- Page text
* Start *
Monday, March 1, 2021

Korla Pandit — Disguising Identity: From Black to Indian


 http://www.nwasianweekly.com/wp-content/uploads/2015/34_43/ae_korla.jpg

In searching the Internet for something interesting to blog about, I stumbled upon this fascinating celebrity named Korla Pandit. I'll start by saying before there was Liberace, there was Korla Pandit. Check out this captivating article by Andrew Hamlin from Northwest Asian Weekly
Two hands hold a large censer.  A voice speaks of wisdom and rubies.  A deep, slightly scraggly voice.  The action fades-in to a man in a turban with a jewel mounted between his eyes.  Fixing his eyes upon the camera, Korla Pandit begins his act.
And his act was the Hammond Organ, augmented with a Steinway piano to his right.  Playing mostly organ, occasionally piano, sometimes one with each hand, Pandit played for fifteen minutes on Los Angeles’ KTLA-TV from 1949 until 1951.  He did not rock and roll and he did not get down and dirty with the blues, but he flitted easily between all other types of music, playing popular tunes, show tunes, traditional, and ethnic music from around the world. He was one of the first television stars, but he never spoke on camera.  The narrator off-screen was someone else.
* End *
Can you give the Korla Pandit post again from "In searching the" up to and including "begins his act.", renaming "censer" as "incense burner"? The lines that come next are from an unrelated source.

- Dataset content
* Start *
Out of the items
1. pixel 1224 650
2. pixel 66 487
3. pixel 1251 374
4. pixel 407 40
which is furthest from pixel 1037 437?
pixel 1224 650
* End *
- The response
In searching the Internet for something interesting to blog about, I stumbled upon this fascinating celebrity named Korla Pandit. I'll start by saying before there was Liberace, there was Korla Pandit. Check out this captivating article by Andrew Hamlin from Northwest Asian Weekly
Two hands hold a large incense burner.  A voice speaks of wisdom and rubies.  A deep, slightly scraggly voice.  The action fades-in to a man in a turban with a jewel mounted between his eyes.  Fixing his eyes upon the camera, Korla Pandit begins his act.